Finn was a double agent. Sent by spies from the most famous waffle chain in the south, Finn had a mission: Get that recipe for apple spice pancakes, or die trying.
Good God. That was awful. Let’s try that again.
The stranger found a home in the trunk of a giant oak tree. She didn’t notice him at first, which shouldn’t come as a surprise to anyone, since he was barely a foot in height. It wasn’t until she poked her toe at the strange mound of dirt covering the pot of gold behind the tree that she realized who she was dealing with, or rather, what.
“A leprechaun?” Finn hisses, apparently having poked his nosy nose over toward my paper. “You’re making me a leprechaun?”
“You have a problem with the Irish?” I ask, looking innocent.
He shakes his head and rolls his eyes at me simultaneously. “Write whatever you want,” he says in a low voice.
“Thank you,” I whisper sarcastically. “I’ll do that.”
“Just know that there will be repercussions … Emeline.”
I shoot him another dirty look. I thought the leprechaun thing was genius, personally. I’ve got a magical creature, the whole angle of the wishes to play on, and I was going to give him a cute little Irish accent, too.
My pen stops on the paper as a voice echoes in my memory. I do love a woman with gumption, he’d said, in that sexy Irish lilt.
My pen starts to move, and I lose myself in the telling of his story.
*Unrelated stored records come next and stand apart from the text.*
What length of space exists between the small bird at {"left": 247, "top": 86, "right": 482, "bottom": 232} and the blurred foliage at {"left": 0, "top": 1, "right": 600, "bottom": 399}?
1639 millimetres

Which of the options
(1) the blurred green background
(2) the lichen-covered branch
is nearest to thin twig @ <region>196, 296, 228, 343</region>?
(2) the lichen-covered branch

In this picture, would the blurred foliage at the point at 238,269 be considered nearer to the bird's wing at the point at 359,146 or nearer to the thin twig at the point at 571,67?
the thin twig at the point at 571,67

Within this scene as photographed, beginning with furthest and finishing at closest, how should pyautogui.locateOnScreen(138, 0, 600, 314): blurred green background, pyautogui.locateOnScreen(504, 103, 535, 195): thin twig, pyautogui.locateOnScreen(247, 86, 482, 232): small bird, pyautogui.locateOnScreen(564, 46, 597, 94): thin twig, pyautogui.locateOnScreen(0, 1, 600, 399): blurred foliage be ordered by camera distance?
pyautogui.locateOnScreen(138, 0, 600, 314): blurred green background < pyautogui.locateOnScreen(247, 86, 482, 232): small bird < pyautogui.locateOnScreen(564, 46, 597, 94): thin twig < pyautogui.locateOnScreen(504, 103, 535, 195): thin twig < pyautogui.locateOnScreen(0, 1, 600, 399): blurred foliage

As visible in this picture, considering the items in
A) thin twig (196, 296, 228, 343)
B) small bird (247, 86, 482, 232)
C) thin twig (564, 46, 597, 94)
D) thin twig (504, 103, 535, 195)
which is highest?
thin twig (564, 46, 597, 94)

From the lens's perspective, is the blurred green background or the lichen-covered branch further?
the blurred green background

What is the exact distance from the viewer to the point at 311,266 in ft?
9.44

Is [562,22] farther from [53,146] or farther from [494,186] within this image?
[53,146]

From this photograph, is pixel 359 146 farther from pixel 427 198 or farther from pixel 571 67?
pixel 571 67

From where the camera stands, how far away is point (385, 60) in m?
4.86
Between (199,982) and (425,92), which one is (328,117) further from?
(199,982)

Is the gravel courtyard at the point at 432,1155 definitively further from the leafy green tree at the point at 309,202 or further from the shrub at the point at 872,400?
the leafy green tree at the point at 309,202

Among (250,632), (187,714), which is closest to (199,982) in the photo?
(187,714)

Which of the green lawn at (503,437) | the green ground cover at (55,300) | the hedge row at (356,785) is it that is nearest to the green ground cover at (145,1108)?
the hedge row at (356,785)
He was only sixteen the night his father died, leaving him alone with the ship. His mother had gone long before, never caring for a life on the water as her men did. He was born with the sea in his veins and the smell of the salt in his hair. There was no place to call home now but the ship that was his birthright, and the crew that followed him as easily as they’d followed the man who left it to him.
His status as a privateer opened doors for him around the globe, but the people he met were the real reason he made the trip. So many stories. So many far-off lands and delicious foods. So many blazing sunsets and glorious sunrises viewed from a rooftop, a garden, a mountain, or the deck of a dipping and cresting ship. His life was out there, and he reveled in it. Nothing could match the freedom of the open sea and the sun on his sails.
I look up a moment, with the top of my pen sliding back and forth across my lower lip as I think. I realize a startled second later that Finn is not only looking at me—or should I say, at my mouth—he’s glaring.
He starts writing, and I lean over to look.
“Uh-uh,” he says. “It’s a surprise.”
He shifts in his seat so he’s practically got his back to me, balances his notebook on his lap, and starts to write.
“Fine,” I whisper. “Be that way.”
“Fine,” he answers, over his shoulder.
“Fine,” I say again, just so I can have the last word.
And I wonder what he’s going to do to get back at me. I catch myself rubbing my pen against my lips again, and I blush before I put my pen back down on my paper and finish my story.
24
The Setup
“I thought I would have seen you last night,” I say to Mario, who has just entered the classroom and taken his seat at his desk.
“You needed the rest,” he said. “I sent you that great dream about the beach instead.”
“Thanks. So … how was my first job?”
“I’ll let you know,” Mario replies, smiling at me. “So far, so good.”